- Source extract
········

The Founding History of the Lents Neighborhood Portland, Oregon

by Randy Dagel

Oliver Perry Lent was born near Marietta, Ohio on August 31, 1830. His wife, Martha Almira (Buckley) Lent was born at Parkersburg, Virginia on March 19, 1833 and was left an orphan in her early childhood. They were married in West Virginia in 1851, traveled back to Ohio, and soon thereafter left for California.

During the trip across the plains, the Lents’ initial plans changed, and they instead joined an expedition on the overland trail to Oregon, arriving by oxen team and covered wagon in 1852.

There is an unsubstantiated anecdote of the Lents breaking an axle and suffering irreparable damage to their covered wagon, necessitating the termination of their westward travels on the Oregon Trail. Thereafter, they unloaded their wagon, set up camp, and secured permanent shelter in nearby Richey Valley, which is located approximately ten miles east of Portland.

After having lived in Richey Valley for a short time, Lent received a 320-acre government land claim in the Sycamore area, which is southeast of Mt. Scott. In 1866 he sold this land and purchased a 190-acre farmstead just outside of the Portland city limits called Cason Prairie, named after early pioneer William Cason. This farmstead is where early on Lent became known as an authority on farming and ranching. It is also where they had 12 children, however two sons died of diphtheria in 1863 and one daughter died at childbirth. Much of this farmstead later became the site of the present day Lents Community.

The naming of the settlement of Lent, Oregon came about by a coin flip between Oliver P. Lent and another early pioneer, William Johnson. Lent won the coin toss, the new post office station was named after Lent, and Johnson was then awarded the naming of the creek that runs through the area, now called Johnson Creek.

········

- Written tasks
- a) List every year mentioned in the Lents neighborhood history, in the order they appear.
- b) For each statement, say whether it agrees with the Lents neighborhood history, and quote the words that decide it.
(i) Oliver P. Lent received a 320-acre government land claim in the Sycamore area.
(ii) William Johnson won the coin toss.
(iii) The Lents reached Oregon in 1852 by oxen team and covered wagon.
- c) Please write a continuation of the Lents neighborhood history, starting after its final sentence.
The records are separate material, apart from the Lents neighborhood history.

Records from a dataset
········

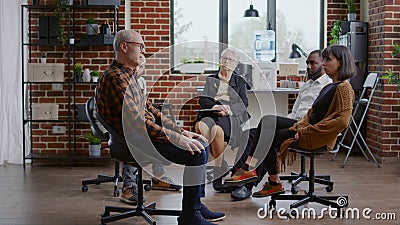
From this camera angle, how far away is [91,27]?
22.0 feet

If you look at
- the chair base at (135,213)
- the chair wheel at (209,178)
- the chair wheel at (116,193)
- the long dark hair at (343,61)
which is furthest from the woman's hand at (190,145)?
the chair wheel at (209,178)

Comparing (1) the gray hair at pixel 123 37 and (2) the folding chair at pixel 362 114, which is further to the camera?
(2) the folding chair at pixel 362 114

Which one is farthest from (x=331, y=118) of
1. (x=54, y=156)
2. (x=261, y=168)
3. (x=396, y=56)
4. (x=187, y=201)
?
(x=54, y=156)

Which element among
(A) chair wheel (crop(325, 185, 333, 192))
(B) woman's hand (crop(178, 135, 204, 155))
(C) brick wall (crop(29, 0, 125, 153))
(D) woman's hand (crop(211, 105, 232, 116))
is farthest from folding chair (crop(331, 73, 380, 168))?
(B) woman's hand (crop(178, 135, 204, 155))

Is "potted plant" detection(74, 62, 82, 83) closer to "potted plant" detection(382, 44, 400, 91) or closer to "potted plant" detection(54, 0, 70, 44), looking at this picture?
"potted plant" detection(54, 0, 70, 44)

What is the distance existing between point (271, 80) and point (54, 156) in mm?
2576

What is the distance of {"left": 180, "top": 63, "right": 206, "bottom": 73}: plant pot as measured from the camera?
7.75 m

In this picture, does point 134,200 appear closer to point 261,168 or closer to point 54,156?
point 261,168

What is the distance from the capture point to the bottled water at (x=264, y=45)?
7832 millimetres

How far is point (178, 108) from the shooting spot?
7.98m

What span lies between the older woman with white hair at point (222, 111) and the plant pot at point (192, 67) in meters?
1.79

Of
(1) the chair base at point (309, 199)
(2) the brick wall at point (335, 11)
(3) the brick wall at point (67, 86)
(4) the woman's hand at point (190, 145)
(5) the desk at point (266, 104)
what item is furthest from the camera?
(2) the brick wall at point (335, 11)

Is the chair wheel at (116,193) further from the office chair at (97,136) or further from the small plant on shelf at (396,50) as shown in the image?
the small plant on shelf at (396,50)

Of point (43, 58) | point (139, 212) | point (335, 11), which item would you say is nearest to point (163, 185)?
point (139, 212)
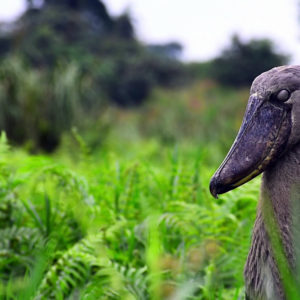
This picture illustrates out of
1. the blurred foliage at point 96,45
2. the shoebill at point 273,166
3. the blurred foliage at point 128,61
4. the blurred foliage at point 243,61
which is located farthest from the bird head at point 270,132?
the blurred foliage at point 243,61

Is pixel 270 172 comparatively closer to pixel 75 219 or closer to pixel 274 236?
pixel 274 236

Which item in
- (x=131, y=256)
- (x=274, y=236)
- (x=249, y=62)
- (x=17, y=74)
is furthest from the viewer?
(x=249, y=62)

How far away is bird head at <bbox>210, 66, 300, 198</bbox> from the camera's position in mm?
1183

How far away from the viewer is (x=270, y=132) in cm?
120

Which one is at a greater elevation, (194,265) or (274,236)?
(274,236)

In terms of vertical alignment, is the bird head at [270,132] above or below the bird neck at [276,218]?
above

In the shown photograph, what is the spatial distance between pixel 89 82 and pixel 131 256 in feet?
19.1

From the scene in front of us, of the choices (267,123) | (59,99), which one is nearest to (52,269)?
(267,123)

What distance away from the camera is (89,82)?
7520 mm

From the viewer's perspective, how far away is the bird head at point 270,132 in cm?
118

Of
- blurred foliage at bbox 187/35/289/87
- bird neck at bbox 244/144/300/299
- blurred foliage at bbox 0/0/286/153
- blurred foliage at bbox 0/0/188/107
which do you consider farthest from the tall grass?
blurred foliage at bbox 187/35/289/87

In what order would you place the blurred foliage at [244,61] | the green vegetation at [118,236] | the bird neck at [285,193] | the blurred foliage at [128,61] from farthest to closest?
the blurred foliage at [244,61] → the blurred foliage at [128,61] → the green vegetation at [118,236] → the bird neck at [285,193]

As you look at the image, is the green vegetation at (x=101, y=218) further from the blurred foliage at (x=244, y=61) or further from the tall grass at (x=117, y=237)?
the blurred foliage at (x=244, y=61)

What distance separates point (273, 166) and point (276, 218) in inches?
5.7
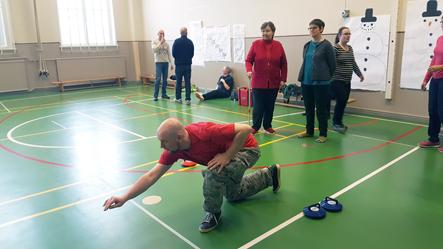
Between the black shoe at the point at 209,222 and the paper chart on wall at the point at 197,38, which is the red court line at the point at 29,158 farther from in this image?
the paper chart on wall at the point at 197,38

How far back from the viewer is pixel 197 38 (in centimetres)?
1033

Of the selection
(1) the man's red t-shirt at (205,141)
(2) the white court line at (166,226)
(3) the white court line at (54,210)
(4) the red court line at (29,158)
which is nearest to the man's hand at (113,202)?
(1) the man's red t-shirt at (205,141)

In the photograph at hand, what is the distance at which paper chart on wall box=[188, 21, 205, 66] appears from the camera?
10.2 m

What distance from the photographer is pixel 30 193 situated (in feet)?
11.4

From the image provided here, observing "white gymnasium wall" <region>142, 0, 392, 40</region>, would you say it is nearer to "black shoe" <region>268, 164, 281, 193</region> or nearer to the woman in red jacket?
the woman in red jacket

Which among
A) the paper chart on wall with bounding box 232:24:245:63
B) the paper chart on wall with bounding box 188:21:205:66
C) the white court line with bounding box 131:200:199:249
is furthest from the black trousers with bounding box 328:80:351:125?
the paper chart on wall with bounding box 188:21:205:66

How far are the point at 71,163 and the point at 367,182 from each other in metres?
3.32

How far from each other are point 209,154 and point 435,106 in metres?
3.28

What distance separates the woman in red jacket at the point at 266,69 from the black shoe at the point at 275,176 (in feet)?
7.02

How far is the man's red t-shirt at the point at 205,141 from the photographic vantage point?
8.21 ft

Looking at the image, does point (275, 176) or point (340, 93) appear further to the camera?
point (340, 93)

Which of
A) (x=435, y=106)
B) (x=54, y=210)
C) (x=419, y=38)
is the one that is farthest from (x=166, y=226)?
(x=419, y=38)

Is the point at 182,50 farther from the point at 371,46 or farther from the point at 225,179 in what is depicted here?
the point at 225,179

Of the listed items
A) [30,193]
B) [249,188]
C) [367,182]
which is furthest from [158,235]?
[367,182]
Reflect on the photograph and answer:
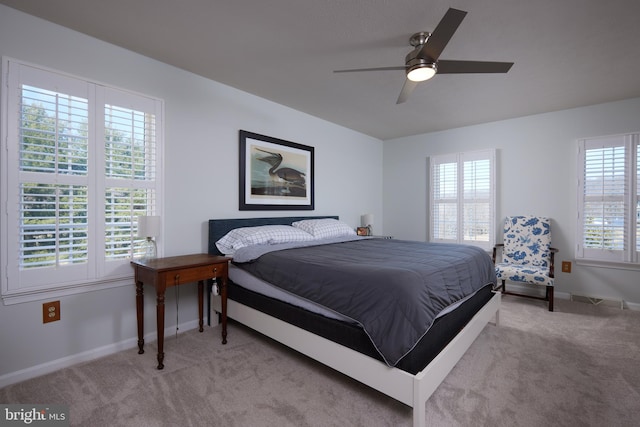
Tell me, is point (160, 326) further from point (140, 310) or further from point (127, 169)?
point (127, 169)

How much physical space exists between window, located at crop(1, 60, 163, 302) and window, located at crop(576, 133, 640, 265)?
485 cm

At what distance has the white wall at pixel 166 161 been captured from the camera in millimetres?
1974

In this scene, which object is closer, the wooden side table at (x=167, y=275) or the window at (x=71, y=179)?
the window at (x=71, y=179)

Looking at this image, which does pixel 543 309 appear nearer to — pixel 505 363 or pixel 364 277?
pixel 505 363

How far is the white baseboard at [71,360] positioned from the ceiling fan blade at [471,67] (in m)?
3.11

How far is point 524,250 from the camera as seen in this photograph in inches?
153

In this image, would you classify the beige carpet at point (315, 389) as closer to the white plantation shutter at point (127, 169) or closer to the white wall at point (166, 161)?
the white wall at point (166, 161)

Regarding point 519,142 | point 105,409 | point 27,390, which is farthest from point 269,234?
point 519,142

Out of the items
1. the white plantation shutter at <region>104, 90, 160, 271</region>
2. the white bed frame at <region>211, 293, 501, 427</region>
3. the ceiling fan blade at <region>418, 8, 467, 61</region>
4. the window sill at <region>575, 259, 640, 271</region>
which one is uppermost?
the ceiling fan blade at <region>418, 8, 467, 61</region>

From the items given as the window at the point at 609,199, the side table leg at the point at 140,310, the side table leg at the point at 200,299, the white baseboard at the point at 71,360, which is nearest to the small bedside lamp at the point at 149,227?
the side table leg at the point at 140,310

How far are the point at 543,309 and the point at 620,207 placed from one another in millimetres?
1531

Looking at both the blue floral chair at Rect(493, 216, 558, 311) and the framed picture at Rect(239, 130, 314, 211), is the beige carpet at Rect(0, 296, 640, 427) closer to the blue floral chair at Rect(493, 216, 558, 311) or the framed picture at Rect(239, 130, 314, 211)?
the blue floral chair at Rect(493, 216, 558, 311)

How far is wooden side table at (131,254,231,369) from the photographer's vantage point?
6.82 feet

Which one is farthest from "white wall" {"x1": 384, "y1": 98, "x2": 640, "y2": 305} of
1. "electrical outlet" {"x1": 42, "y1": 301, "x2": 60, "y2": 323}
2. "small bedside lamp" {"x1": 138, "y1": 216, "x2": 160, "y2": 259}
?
"electrical outlet" {"x1": 42, "y1": 301, "x2": 60, "y2": 323}
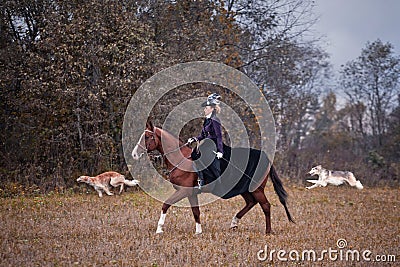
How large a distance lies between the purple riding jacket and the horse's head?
849 millimetres

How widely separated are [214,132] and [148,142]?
127 centimetres

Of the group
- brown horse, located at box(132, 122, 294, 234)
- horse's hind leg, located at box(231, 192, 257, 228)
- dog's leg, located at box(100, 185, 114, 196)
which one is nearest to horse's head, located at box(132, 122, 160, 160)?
brown horse, located at box(132, 122, 294, 234)

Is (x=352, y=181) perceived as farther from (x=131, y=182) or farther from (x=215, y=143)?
(x=215, y=143)

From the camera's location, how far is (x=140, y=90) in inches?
695

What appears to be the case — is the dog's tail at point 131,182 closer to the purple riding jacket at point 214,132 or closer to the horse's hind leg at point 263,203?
the horse's hind leg at point 263,203

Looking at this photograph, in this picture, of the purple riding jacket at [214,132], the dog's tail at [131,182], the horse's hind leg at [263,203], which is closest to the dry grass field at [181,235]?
the horse's hind leg at [263,203]

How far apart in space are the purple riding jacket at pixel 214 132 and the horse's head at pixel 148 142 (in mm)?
849

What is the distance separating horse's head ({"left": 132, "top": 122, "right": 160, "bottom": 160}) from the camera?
10.2 m

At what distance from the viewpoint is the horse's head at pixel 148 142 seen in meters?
10.2

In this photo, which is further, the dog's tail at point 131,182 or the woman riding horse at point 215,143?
the dog's tail at point 131,182

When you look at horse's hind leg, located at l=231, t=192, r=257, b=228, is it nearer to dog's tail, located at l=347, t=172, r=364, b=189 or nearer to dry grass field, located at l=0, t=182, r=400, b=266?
dry grass field, located at l=0, t=182, r=400, b=266

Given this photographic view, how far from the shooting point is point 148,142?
10.2m

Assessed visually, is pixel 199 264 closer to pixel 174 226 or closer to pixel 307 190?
pixel 174 226

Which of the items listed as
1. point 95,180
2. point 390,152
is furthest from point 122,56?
point 390,152
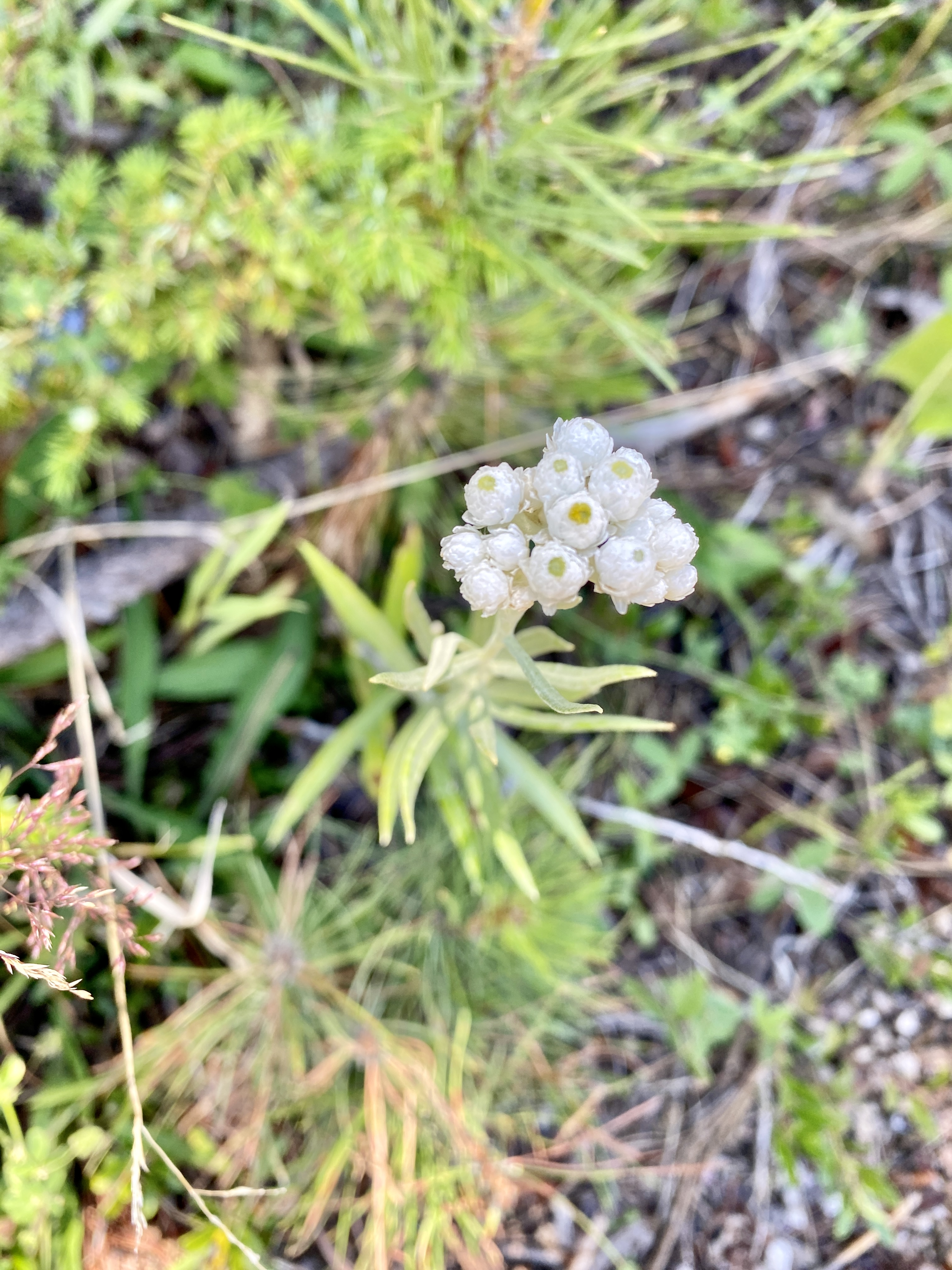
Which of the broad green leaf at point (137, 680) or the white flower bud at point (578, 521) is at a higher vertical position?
the white flower bud at point (578, 521)

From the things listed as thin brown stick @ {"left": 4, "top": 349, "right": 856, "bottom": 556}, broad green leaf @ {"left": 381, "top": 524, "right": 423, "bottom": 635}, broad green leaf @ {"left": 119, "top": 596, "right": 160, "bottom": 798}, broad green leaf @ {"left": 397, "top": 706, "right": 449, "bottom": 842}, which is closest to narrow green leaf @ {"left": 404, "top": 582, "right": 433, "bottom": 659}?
broad green leaf @ {"left": 397, "top": 706, "right": 449, "bottom": 842}

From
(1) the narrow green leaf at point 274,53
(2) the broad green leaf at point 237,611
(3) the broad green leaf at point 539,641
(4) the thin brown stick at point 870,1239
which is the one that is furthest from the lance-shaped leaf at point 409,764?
(4) the thin brown stick at point 870,1239

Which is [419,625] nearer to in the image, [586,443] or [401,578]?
[401,578]

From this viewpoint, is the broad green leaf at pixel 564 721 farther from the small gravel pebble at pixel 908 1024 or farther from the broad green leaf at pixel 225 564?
the small gravel pebble at pixel 908 1024

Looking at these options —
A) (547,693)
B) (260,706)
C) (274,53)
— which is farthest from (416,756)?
(274,53)

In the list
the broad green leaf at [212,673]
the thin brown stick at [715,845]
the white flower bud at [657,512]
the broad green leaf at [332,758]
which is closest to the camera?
the white flower bud at [657,512]

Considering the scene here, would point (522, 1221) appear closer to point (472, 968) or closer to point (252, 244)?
point (472, 968)

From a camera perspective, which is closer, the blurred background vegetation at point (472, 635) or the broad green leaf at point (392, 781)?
the broad green leaf at point (392, 781)

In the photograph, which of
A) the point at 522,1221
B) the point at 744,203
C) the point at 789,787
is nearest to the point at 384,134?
the point at 744,203
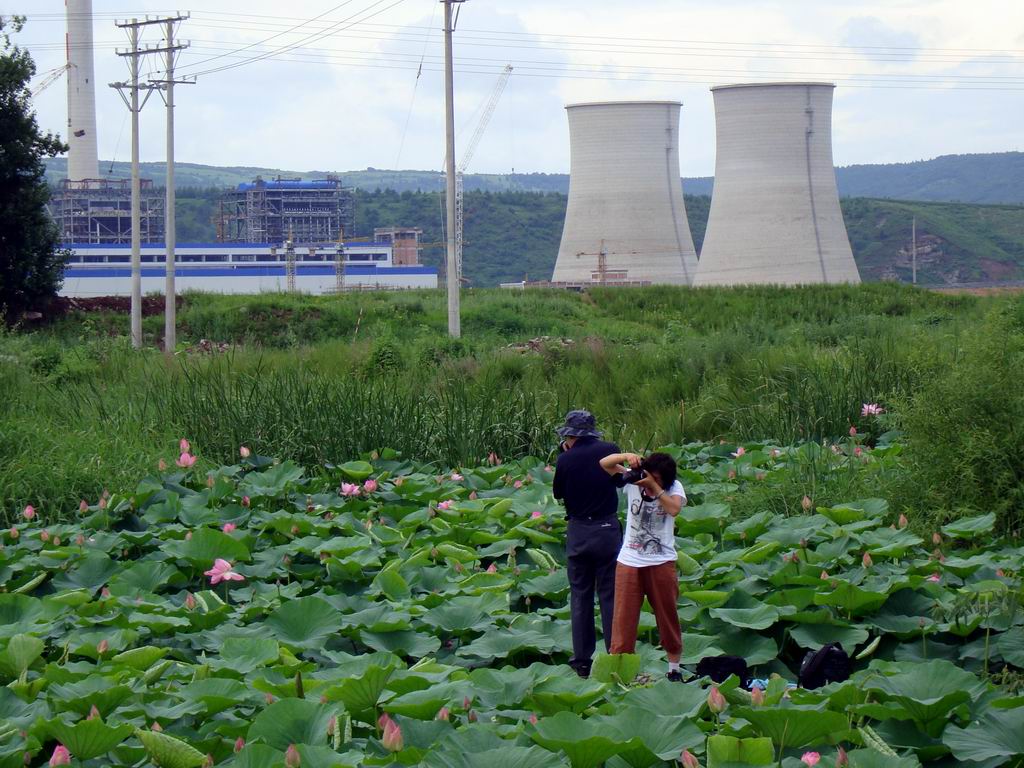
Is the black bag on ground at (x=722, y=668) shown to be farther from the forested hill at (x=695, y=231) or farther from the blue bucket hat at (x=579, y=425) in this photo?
the forested hill at (x=695, y=231)

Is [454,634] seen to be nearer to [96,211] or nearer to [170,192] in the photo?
[170,192]

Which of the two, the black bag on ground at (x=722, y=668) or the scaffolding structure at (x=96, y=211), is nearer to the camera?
the black bag on ground at (x=722, y=668)

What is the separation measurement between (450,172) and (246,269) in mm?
30818

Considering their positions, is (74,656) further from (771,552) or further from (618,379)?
(618,379)

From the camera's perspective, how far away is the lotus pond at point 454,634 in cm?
294

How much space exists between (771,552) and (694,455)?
103 inches

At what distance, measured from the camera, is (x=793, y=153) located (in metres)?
28.3

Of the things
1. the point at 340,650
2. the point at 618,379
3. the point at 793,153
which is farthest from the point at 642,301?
the point at 340,650

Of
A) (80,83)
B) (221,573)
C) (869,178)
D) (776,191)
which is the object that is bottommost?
(221,573)

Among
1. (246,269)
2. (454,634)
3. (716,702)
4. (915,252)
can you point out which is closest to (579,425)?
(454,634)

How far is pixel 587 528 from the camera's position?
3.97 m

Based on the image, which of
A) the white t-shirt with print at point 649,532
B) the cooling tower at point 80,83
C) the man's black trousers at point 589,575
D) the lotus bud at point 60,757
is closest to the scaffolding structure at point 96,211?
the cooling tower at point 80,83

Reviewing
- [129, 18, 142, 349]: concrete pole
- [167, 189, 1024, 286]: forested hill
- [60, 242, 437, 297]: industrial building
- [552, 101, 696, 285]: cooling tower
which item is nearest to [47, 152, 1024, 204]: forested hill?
[167, 189, 1024, 286]: forested hill

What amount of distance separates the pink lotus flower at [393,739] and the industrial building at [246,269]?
133ft
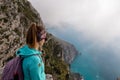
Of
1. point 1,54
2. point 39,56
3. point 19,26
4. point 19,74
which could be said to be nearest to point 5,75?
point 19,74

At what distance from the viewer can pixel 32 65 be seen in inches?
303

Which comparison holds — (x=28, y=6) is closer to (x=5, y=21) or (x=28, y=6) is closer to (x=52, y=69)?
(x=52, y=69)

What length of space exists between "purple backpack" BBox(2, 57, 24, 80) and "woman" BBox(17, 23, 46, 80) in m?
0.09

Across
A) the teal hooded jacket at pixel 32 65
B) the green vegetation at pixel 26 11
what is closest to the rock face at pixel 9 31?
the green vegetation at pixel 26 11

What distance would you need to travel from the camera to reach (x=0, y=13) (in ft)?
310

········

- Expected responses
- a) 1830, 1833, 1851, 1852, 1866, 1863

- b)
(i) Yes: "Lent received a 320-acre government land claim in the Sycamore area"
(ii) No: "Lent won the coin toss"
(iii) Yes: "arriving by oxen team and covered wagon in 1852"

- c)
From early on, Oliver P. Lent was very involved and contributed much to his church and community. Hard work and steady employment was important to him. Having been trained as a carpenter and stonemason as a young man, he arrived in Portland and secured employment cutting stone block for the old penitentiary near Kelly Butte. He also cut stone for the foundations of the old Portland Courthouse, the Post Office at Sixth & Morrison, the Hawthorne-Prettyman House and numerous other homes and businesses.

Mr. Lent was a leader in business, and in 1883 he operated a sawmill on Johnson Creek near S.E. 92nd Avenue that gave employment to many early settlers. He also held the office of Justice of the Peace, was a Road Supervisor, and several times served as master of the Grange.

Oliver P. Lent also had deep feelings for education. He saw the need of a school for the children of the early settlers, and thereafter donated land opposite his home as the site for one of the first Lent schools, a one-room hewed log cabin. He was also the school director and later was clerk of the school board.

Not far from the schoolhouse, the local Indians had a favorite spot called Indian Rock where they often camped and carried on ceremonial dances. Mrs. Lent often told of how the Indians would come to her back door and ask for milk and eggs. But, said Mrs. Lent, we had a big dog that disliked the Indians, and when they came he would place himself across the doorsill. We would kindly give the Indians what they asked for, but they never once set foot in the house.

The Indian trail that slanted diagonally across the land claims later became known as Foster Road. The early Indians would travel down this trail until it hit the Powell Valley trail (now Powell Boulevard), and from there followed it down to the Willamette River which took them up to Willamette Falls to fish.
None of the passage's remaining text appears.